Les collectionneurs de griefs - Jeanne Signard

Il y a des collectionneurs de timbres-postes, de timbres-cadeaux du commerce. Il y a aussi des collectionneurs de griefs. Pour ces derniers, chaque agression réelle ou supposée est comme un timbre qu'ils collent sur leurs cahier :
"il ne m'a pas dit bonjour" : un timbre !
"c'est pour moi qu'il a dit ça" : un timbre !
"elle s'est arrangé pour m'éviter" : un timbre ! 

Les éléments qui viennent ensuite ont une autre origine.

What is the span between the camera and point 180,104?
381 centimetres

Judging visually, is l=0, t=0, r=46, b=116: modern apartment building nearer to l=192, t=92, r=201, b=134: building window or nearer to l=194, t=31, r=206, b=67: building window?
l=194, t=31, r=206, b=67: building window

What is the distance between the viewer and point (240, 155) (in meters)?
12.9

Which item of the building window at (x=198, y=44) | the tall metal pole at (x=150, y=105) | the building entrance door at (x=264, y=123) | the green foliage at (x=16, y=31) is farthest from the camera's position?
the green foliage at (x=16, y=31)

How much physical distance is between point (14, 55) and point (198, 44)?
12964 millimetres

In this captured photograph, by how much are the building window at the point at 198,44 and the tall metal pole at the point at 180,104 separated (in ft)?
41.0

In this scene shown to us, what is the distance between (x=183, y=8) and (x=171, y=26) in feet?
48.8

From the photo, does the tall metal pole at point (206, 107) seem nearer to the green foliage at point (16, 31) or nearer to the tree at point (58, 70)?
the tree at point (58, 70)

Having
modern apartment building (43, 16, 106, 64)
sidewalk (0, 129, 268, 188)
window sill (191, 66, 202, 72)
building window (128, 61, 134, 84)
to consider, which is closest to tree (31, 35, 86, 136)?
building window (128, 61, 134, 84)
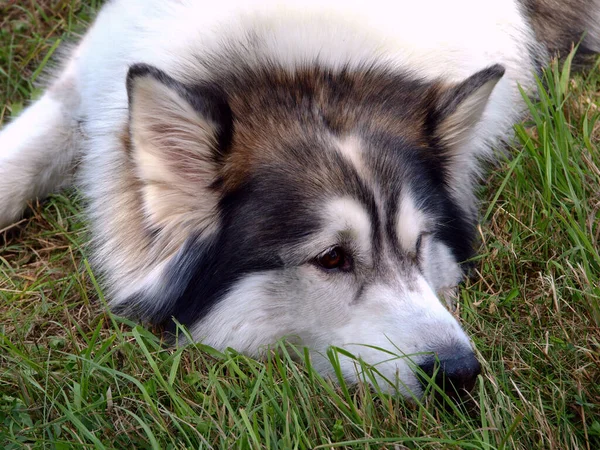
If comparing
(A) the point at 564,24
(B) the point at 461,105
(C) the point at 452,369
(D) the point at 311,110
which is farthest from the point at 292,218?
(A) the point at 564,24

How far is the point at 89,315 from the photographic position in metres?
3.08

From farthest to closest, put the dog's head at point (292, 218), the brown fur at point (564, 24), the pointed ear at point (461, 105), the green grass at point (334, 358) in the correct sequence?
the brown fur at point (564, 24)
the pointed ear at point (461, 105)
the dog's head at point (292, 218)
the green grass at point (334, 358)

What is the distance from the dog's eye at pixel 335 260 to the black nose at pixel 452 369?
41 cm

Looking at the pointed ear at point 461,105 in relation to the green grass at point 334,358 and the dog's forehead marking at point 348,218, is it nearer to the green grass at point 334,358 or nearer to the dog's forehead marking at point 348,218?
the green grass at point 334,358

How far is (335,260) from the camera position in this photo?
258 cm

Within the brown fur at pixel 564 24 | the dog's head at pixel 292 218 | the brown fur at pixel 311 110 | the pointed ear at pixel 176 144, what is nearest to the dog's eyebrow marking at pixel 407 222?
the dog's head at pixel 292 218

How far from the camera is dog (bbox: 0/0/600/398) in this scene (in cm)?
253

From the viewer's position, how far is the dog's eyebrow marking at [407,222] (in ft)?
8.64

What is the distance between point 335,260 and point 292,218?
205mm

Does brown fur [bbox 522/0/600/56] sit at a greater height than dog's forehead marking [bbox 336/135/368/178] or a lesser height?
greater

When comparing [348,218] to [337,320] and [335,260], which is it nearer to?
[335,260]

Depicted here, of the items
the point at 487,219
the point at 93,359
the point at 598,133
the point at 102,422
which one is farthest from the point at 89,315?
the point at 598,133

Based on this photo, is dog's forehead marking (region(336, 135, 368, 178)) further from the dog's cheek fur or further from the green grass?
the green grass

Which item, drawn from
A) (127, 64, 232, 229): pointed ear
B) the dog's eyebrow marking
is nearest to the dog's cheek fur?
the dog's eyebrow marking
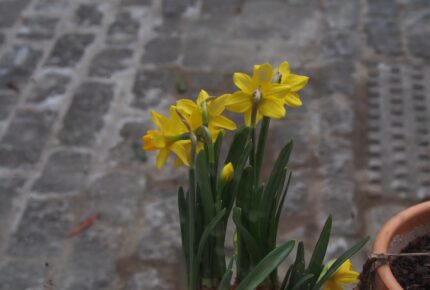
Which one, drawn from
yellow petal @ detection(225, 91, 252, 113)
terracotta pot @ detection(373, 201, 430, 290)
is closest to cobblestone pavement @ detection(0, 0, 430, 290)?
terracotta pot @ detection(373, 201, 430, 290)

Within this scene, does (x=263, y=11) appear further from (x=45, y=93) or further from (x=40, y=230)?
(x=40, y=230)

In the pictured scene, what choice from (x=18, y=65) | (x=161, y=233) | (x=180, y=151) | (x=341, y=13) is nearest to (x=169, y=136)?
(x=180, y=151)

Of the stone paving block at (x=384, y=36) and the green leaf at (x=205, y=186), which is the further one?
the stone paving block at (x=384, y=36)

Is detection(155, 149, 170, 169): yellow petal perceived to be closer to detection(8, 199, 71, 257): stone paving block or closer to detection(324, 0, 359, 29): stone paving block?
detection(8, 199, 71, 257): stone paving block

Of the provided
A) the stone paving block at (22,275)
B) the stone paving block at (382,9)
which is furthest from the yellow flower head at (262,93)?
the stone paving block at (382,9)

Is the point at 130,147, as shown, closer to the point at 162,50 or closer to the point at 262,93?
the point at 162,50

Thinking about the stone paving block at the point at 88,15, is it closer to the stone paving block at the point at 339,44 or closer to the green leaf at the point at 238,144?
the stone paving block at the point at 339,44
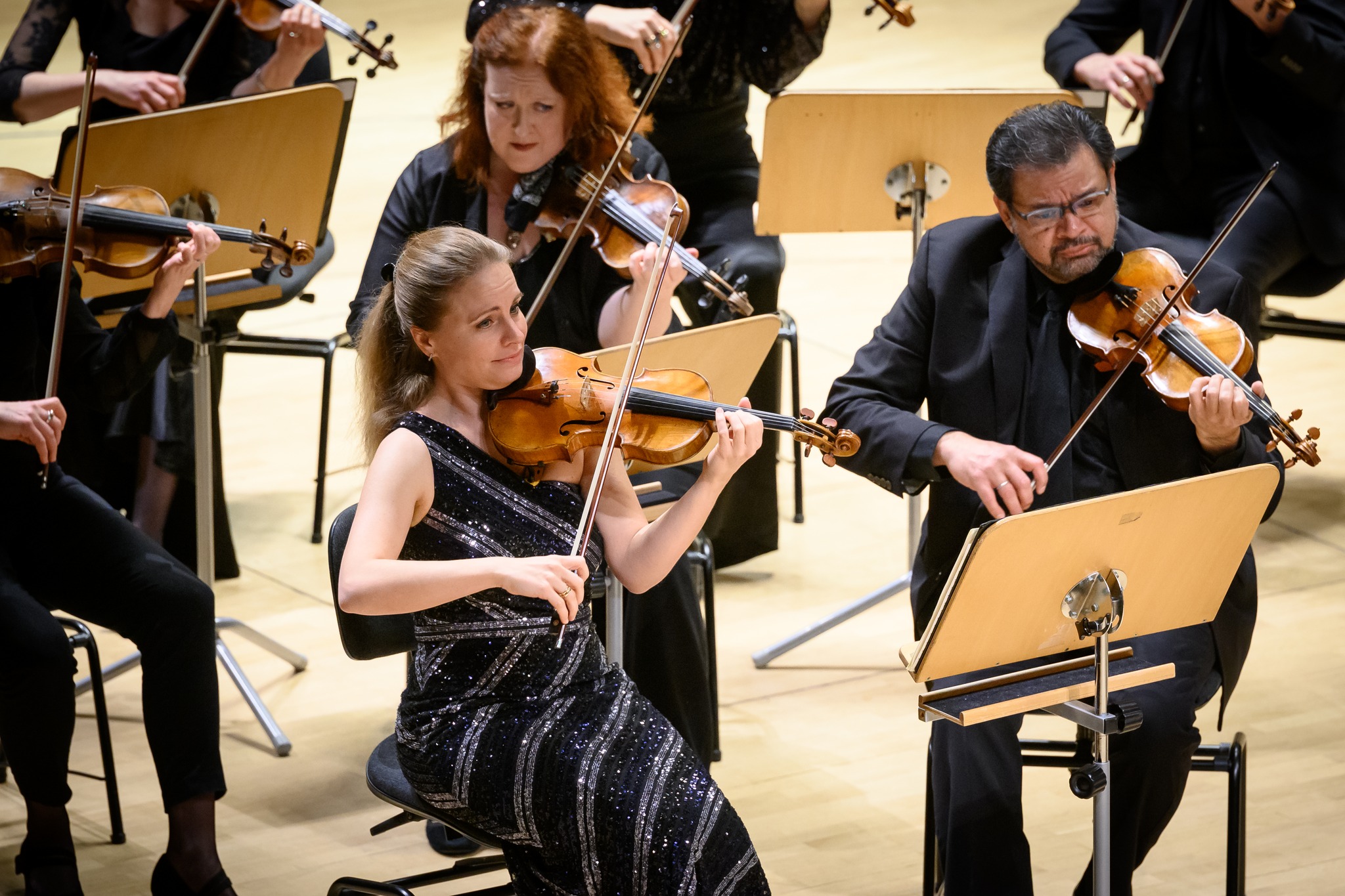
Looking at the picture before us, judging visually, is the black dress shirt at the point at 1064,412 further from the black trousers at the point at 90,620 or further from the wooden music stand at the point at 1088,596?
the black trousers at the point at 90,620

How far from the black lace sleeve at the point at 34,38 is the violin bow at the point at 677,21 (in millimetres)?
1099

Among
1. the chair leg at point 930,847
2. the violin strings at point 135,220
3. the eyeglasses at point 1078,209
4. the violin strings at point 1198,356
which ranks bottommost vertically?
the chair leg at point 930,847

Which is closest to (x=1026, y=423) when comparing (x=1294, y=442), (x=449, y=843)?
(x=1294, y=442)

Ils adorent aussi se rencontrer pour des échanges :
"Tu as entendu ce qu'il m'a dit"
"Oh, ce n'est rien, si tu savais ce qu'il m'a fait"
Puis ils referment leurs cahiers et vont chercher aussitôt une autre oreille complaisante.

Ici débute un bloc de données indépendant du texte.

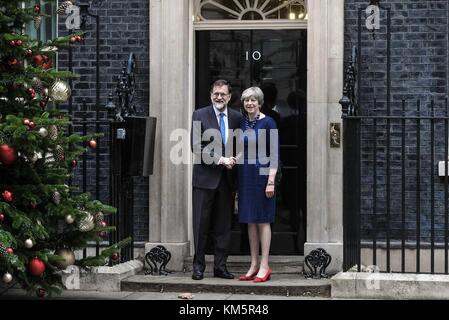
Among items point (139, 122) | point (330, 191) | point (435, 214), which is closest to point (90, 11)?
point (139, 122)

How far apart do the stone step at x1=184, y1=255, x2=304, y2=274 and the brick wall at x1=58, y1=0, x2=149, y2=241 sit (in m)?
0.74

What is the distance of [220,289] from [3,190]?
2635 millimetres

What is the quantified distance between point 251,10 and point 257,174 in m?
2.20

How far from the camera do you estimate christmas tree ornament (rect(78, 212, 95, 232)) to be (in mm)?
7637

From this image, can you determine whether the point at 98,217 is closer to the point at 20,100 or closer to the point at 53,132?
the point at 53,132

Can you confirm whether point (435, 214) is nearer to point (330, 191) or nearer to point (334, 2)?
point (330, 191)

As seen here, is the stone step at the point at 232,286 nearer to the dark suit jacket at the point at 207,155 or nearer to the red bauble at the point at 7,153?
the dark suit jacket at the point at 207,155

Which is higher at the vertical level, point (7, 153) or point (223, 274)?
point (7, 153)

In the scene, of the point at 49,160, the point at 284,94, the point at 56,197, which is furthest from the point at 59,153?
the point at 284,94

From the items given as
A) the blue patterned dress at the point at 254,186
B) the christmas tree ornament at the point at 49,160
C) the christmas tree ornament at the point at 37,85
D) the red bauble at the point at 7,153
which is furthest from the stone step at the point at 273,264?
the red bauble at the point at 7,153

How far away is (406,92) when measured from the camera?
9.91 m

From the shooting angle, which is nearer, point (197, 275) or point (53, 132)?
point (53, 132)

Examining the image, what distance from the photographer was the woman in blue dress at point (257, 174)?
933 centimetres

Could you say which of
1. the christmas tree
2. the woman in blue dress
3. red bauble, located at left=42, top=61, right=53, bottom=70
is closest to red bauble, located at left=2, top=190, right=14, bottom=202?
the christmas tree
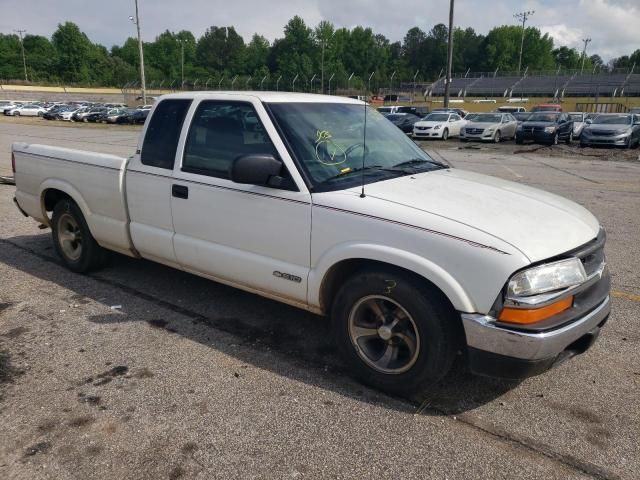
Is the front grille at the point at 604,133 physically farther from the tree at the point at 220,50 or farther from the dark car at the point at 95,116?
the tree at the point at 220,50

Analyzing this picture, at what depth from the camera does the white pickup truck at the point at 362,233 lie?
285 cm

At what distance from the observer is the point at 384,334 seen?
3248mm

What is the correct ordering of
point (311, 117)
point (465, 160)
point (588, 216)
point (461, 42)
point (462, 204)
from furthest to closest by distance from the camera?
1. point (461, 42)
2. point (465, 160)
3. point (311, 117)
4. point (588, 216)
5. point (462, 204)

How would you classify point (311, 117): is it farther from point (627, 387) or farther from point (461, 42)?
point (461, 42)

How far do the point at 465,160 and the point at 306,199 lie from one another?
624 inches

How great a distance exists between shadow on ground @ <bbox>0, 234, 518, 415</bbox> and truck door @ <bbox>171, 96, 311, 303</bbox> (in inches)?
17.5

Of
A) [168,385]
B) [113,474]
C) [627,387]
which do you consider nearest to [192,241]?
[168,385]

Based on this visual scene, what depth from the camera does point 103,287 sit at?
509 centimetres

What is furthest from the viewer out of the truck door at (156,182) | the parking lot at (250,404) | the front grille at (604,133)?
the front grille at (604,133)

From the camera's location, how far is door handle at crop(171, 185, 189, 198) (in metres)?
4.12

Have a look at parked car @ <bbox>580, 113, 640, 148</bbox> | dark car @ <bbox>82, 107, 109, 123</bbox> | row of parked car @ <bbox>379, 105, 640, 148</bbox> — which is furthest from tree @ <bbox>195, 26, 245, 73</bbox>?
parked car @ <bbox>580, 113, 640, 148</bbox>

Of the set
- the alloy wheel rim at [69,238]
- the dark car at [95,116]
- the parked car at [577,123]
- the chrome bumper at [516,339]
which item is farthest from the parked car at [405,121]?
the chrome bumper at [516,339]

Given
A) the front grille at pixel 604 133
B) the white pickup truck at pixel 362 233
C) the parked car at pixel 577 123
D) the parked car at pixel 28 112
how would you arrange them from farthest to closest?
the parked car at pixel 28 112 → the parked car at pixel 577 123 → the front grille at pixel 604 133 → the white pickup truck at pixel 362 233

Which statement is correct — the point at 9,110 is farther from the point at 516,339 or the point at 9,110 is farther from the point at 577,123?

Vous pouvez vivre longtemps à ses côtés sans vous douter que vous avez affaire à un fin collectionneur : il sauve si bien les apparences ! Il a toujours le sourire... mais vous ne perdez rien pour attendre ! Le soir, seul dans sa chambre, il ouvre le tiroir, caresse les timbres déjà collés et ajoute ceux du jour, puis il rumine et savoure ses rancœurs et ses colères.

Mais ces timbres psychologiques ne sont pas réellement gratuits, pas plus que ceux du commerce ! Les sentiments ainsi collectionnés se paient en solitude ou en insomnie, en tension artérielle ou en troubles intestinaux.

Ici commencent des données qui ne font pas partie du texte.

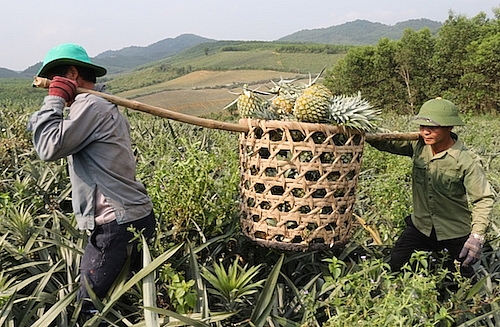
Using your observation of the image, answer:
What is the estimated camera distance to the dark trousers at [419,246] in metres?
2.91

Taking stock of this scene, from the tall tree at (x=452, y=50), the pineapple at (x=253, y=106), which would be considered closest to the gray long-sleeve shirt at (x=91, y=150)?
the pineapple at (x=253, y=106)

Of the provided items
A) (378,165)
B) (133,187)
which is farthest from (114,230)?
(378,165)

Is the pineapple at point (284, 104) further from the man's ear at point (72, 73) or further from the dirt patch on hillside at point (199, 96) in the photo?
the dirt patch on hillside at point (199, 96)

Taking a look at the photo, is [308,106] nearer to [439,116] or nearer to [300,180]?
[300,180]

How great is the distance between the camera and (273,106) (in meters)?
2.51

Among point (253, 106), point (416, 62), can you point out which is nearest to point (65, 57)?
point (253, 106)

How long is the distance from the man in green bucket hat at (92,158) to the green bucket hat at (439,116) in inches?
65.2

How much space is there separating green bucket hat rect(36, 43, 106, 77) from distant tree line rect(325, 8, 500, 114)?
97.8 feet

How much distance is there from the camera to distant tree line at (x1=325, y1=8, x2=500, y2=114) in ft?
107

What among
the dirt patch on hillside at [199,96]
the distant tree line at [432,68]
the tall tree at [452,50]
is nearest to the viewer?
the distant tree line at [432,68]

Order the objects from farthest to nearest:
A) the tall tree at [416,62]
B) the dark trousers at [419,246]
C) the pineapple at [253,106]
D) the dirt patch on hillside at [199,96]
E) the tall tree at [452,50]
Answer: the tall tree at [416,62] < the tall tree at [452,50] < the dirt patch on hillside at [199,96] < the dark trousers at [419,246] < the pineapple at [253,106]

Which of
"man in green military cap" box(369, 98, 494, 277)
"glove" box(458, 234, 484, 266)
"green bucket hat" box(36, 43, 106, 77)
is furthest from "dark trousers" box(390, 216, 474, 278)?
"green bucket hat" box(36, 43, 106, 77)

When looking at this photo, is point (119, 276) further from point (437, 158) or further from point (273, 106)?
point (437, 158)

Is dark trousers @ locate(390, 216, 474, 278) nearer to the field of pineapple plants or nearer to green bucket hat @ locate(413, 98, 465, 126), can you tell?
the field of pineapple plants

Mieux vaut parler franchement, dissiper les malentendus, libérer la parole avant qu'elle ne se transforme en timbres collés sur son cahier de plaintes. Mais il est tout aussi difficile pour lui de lâcher une collection de timbres psychologiques durement gagnée au long d'une vie, que pour une ménagère de jeter au feux ceux du commerce.